Nesta entrevista, Dário Camal, diplomata, empreendedor, escritor, entre outras qualidades, faz uma radiografia da importância do Dia Internacional da Juventude, liderança juvenil, empreendedorismo e o estágio actual do mercado de emprego.

Profile – Olhando para o lema proposto, este ano, pelo Conselho Nacional da Juventude, qual é o papel que a Juventude poderá ter para quebrar as barreiras e divergências internacionais para a criação de um mundo mais solidário?

Dário Camal – Penso que o lema deste ano foi influenciado por causa das tensões militares, a guerra Rússia-Ucrânia e a Covid-19. Nunca se falou tanto de solidariedade como se fala agora e isto, em parte, é resultado de uma geração que coloca um ser humano a competir com outro ser humano.

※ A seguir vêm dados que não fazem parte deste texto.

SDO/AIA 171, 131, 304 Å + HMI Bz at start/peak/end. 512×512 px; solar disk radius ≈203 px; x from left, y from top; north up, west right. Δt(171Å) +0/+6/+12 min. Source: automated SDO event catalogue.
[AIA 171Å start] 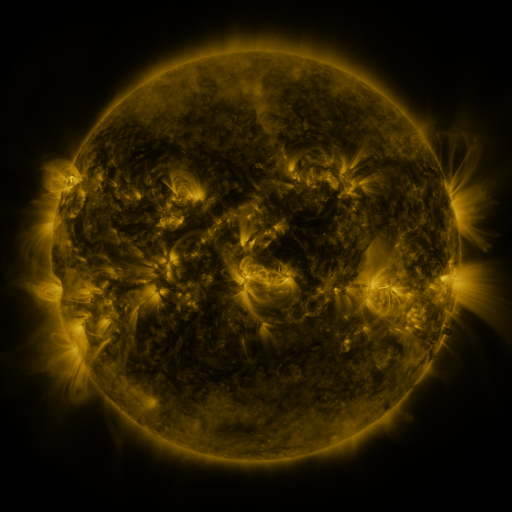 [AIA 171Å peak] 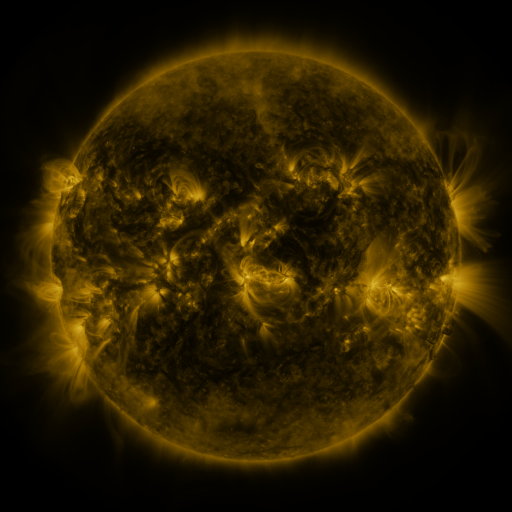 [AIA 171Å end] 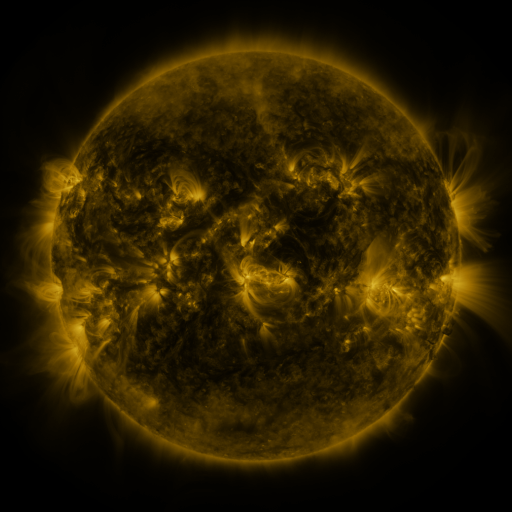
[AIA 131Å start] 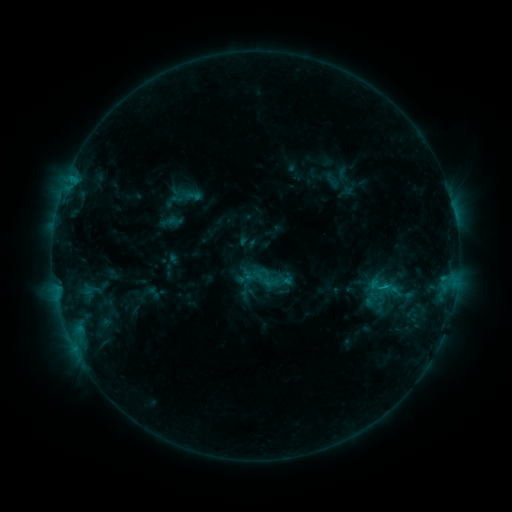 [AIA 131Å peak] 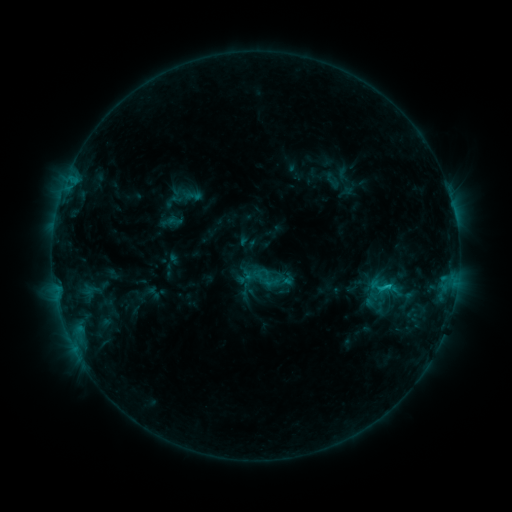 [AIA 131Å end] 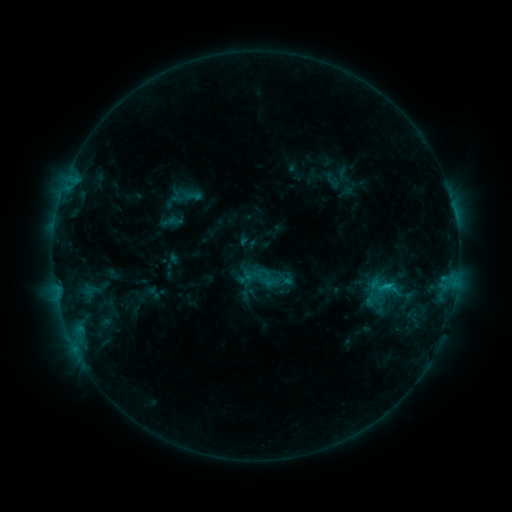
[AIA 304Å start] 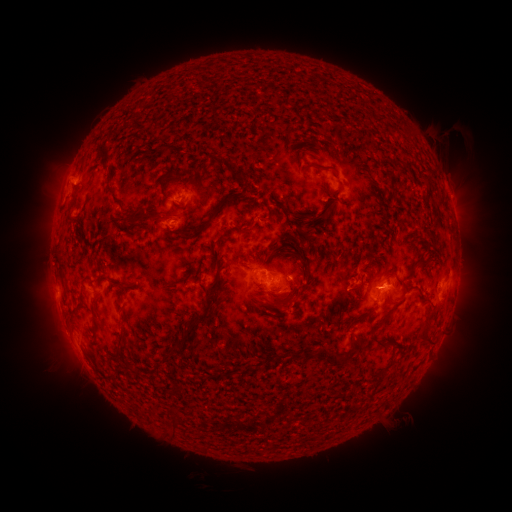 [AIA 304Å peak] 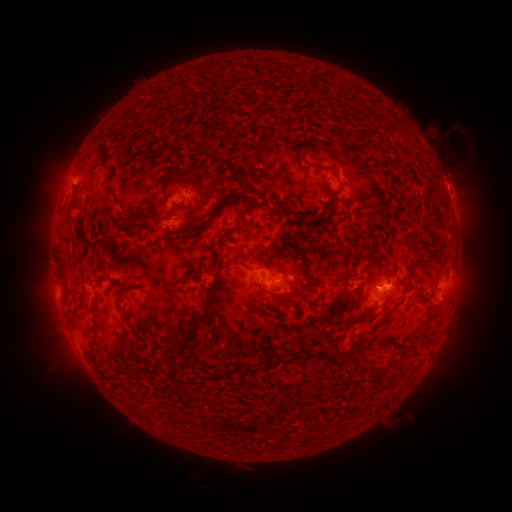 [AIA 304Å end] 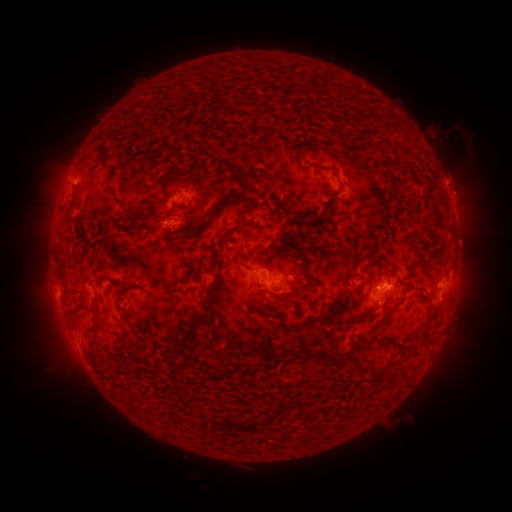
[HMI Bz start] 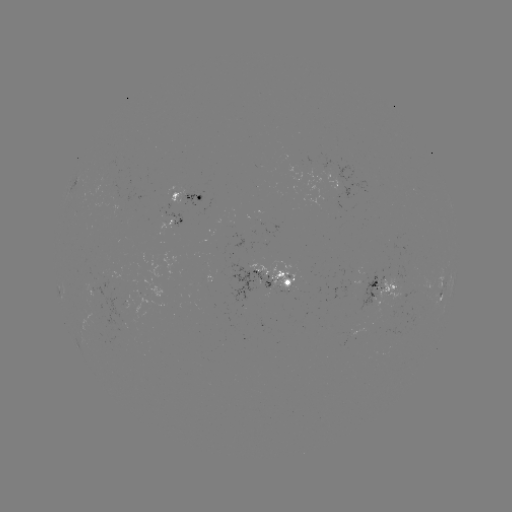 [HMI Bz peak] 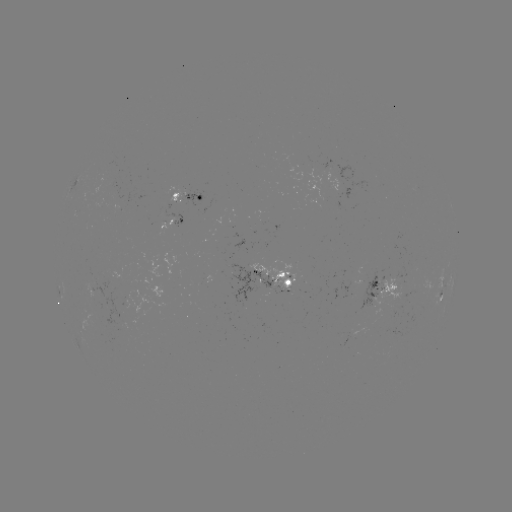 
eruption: (428, 157, 476, 204)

Não estamos a criar um mundo de solidariedade porque perdemos valores morais. As gerações dos nossos pais e avôs não eram tão informadas e instruídas quanto a nossa, mas privilegiam valores e princípios, é por isso que este lema torna-se relevante.

Profile – Quanto à questão da liderança juvenil, em que estágio o nosso país se encontra e quais são os exemplos concretos a citar?

Dário Camal – Eu acredito que a liderança é uma qualidade nata nas pessoas. Em África, se não são as religiões que crescem demasiadamente, são os cursos de liderança. Há um falso paradigma de que todos vão ser empreendedores e eu acho que uma sociedade não pode ser formada só por líderes, e isso não nos tira valor – não faz com que uma pessoa seja menos importante que a outra – podes ser CEO de uma empresa e não seres líder, assim como podes ser um Presidente da República e não conseguires comandar o teu país.

Em África, particularmente, a nossa sociedade e cultura oprime, omite e desincentiva que os líderes jovens tomem um espaço porque há medo da juventude, acreditando-se que para manter o poder, não deve haver inclusão de pessoas mais fortes do que nós.

Não há um espaço real que incentiva, de facto, a liderança juvenil e o discurso é sempre o mesmo: os jovens são sempre vistos como um problema, à isto associa-se uma suposta marginalidade, preguiça e falta de visão.

O que temos de perceber é que não há oportunidades e sistema preparado para absorver os jovens no mercado de trabalho. Está claro que um jovem desocupado tem mais chances de ser marginal, frustrado e com pensamentos negativos, precisamos colocar os jovens ocupados.

Profile – Como os jovens devem se posicionar para o mercado de trabalho?

Dário Camal – Com o crescimento populacional que temos em Moçambique, não é possível haver vagas de emprego para tantas pessoas. Por exemplo, nos últimos cinco anos de mandato o Governo não conseguiu criar 300 mil postos de trabalho. Sou da opinião que a maior riqueza de África não são os recursos minerais… o maior recurso que a África tem são as pessoas.

O continente e o país precisam da mão de obra, então, não se justifica, por exemplo, mandarmos vir 1000 cidadãos chineses para virem construir uma ponte, se a mão de obra está aqui.

Profile – O que é mais sustentável entre ser empreendedor e ser empregado?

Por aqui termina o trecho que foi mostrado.